Reviews: Quid-Pro-Quo

An awesome look at the impact Judy made on Nick\'s life.

A great story that deals with the "Time Skip" between the scene at the museum and Nick fully embracing and reiterating his decision to enroll in the police academy and become Judy's partner. It beautifully handles the impact his helping Judy had on his hustling lifestyle that would lead him to joining the ZPD, from becoming publicly known, to having to register as a police informant to prevent his involvement from being used by Bellwether's lawyers, to resolving old debts with Mr. Big, to showing how a sly fox lived on the streets for 20 years. All was handled thoughtfully and realistically.

But even more than that, this tale took the "best friends" relationship between Nick and Judy and developed it so well. As Judy recovers from her leg injury in Bunnyburrow and Nick undergoes the process of dismantling his hustling lifestyle, their nightly phone calls quickly became my favorite part of the story depicting two mammals deepening their friendship not through great emotional revelations on the phone, but just checking in and asking about their respective days, truly enjoying the sense of connection afforded to them across the phone line, even taking satisfaction in just hearing the other breathe in their moments of silence. It portrayed Nick as a mammal who had been lost in the desert, not even aware he was dying of thirst, then suddenly coming across an oasis and finding a need being meet he didn't even know he had.

A beautiful story that shows the impact Judy had on Nick's life and their deepening relationship as best friends. I highly recommend it.

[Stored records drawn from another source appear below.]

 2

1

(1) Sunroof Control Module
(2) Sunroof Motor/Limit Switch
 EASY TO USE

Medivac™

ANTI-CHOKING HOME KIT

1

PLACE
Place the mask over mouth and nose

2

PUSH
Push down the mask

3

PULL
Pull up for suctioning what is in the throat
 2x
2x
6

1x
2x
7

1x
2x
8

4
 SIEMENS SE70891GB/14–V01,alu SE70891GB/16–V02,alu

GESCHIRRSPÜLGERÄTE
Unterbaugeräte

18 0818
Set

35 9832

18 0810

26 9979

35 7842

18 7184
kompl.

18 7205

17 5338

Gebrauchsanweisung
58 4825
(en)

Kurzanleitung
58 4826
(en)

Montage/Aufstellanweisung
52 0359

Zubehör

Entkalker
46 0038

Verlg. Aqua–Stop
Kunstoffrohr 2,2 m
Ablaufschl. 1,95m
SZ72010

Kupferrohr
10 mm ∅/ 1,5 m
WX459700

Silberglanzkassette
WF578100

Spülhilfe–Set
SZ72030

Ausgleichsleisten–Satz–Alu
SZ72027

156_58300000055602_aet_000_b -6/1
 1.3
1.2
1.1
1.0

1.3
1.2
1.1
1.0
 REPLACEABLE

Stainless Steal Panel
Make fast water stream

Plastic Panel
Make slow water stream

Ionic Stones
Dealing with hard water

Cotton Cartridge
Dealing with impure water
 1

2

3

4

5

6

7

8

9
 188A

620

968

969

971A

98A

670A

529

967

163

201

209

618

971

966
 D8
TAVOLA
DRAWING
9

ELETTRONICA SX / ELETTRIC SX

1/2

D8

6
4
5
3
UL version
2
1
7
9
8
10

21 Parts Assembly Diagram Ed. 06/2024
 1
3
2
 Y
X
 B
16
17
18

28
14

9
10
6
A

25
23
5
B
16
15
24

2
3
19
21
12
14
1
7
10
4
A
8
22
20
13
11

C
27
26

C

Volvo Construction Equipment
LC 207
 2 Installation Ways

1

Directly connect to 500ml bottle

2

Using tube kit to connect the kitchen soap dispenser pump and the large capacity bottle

NOTE: In light of BURGINABC's comments, I modified my review in agreement that Platonic Life Partners was not accurate. I do take issue with his assessment that Nick's internal dialogue was indicative of mental instability. The tale introduces an OC of Nick's uncle, a very bitter fox with a "me against the world" mentality who raises Nick after his mother dies (the author didn't know that Ms. Wilde is still alive). As Nick is first starting to dismantle all traces of his old life, he does have conversations with himself between "old Nick", "new Nick", and the voice of his uncle quoting harsh "truths" about the world but this fades over the course of the story as Nick proceeds down his new life path with growing confidence. The author was trying to show Nick at a crossroads and I didn't find this to be evidence of an aberrant mental state, however, this is the author's first published fan-fic and he admits that dialogue was something he needs to work on so any appearance of mental instability should be weighed against an author working to improve their writing skills. That said, I feel he gains his footing rather well over the course of the tale especially during Nick and Judy's nightly phone calls (which it seems BURGINABC never got to read since he stopped halfway through).

Quid Pro Quo

DISCLAIMER: This review was written after reading only the first half of the (very long) story. While I think this is enough to have gotten a feel for the writing, I obviously cannot properly judge the whole arc of the plot.

While rva98014's review characterized their relationship in this fic as Platonic Life Partners, I'm not sure I agree with that. Even if they don't get together in the fic, they seem to have way too much UST for it to really feel like a fully platonic portrayal, and the writing style of the prose often made me feel like I was reading a romance novel during the scenes with Nick and Judy together.

Although it's hard to tell to what extent this is intentional, since the style of the prose is somewhat strange overall, replete with Said Bookism abuse and lots of odd word choices all over. This being the case, what I'm perceiving as UST may well actually be more of a Relationship Writing Fumble.

Another thing that doesn't sit well with me about the fic is that its portrayal of Nick is massively over-the-top extreme in terms of how messed up he is inside. Yes, his experiences had made him rather bitter and cynical, and until he met Judy he had resigned himself to being nothing but a two-bit hustler. But this portrayal comes across as mentally unstable and barely holding it together, with his internal monologue being more of a dialogue with multiple distinct voices constantly arguing, and the extent to which his personality is generally warped, and the lengths he goes to put up a facade and hide his true self, just seem too extreme to feel authentic to canon.

And there were several other things that didn't mesh well with canon. An example of this is that Nick is said to maintain dozens of fake identities and almost never uses his real name. That this contradicts the fact that he was never shown doing this in the movie and used his real name with Judy from the moment he met her is Lampshaded and Hand Waved, but never really satisfactorily explained.

Despite its faults, this fic is not without redeeming qualities. Despite the questionable prose, the author is clearly a decent storyteller, and this crazy version of Nick manages to be interesting even if he doesn't really authentically feel like the same character from the movie.

Interesting enough that the fic kept me reading long after I had identified its severe faults, although I did finally lose interest around the halfway mark.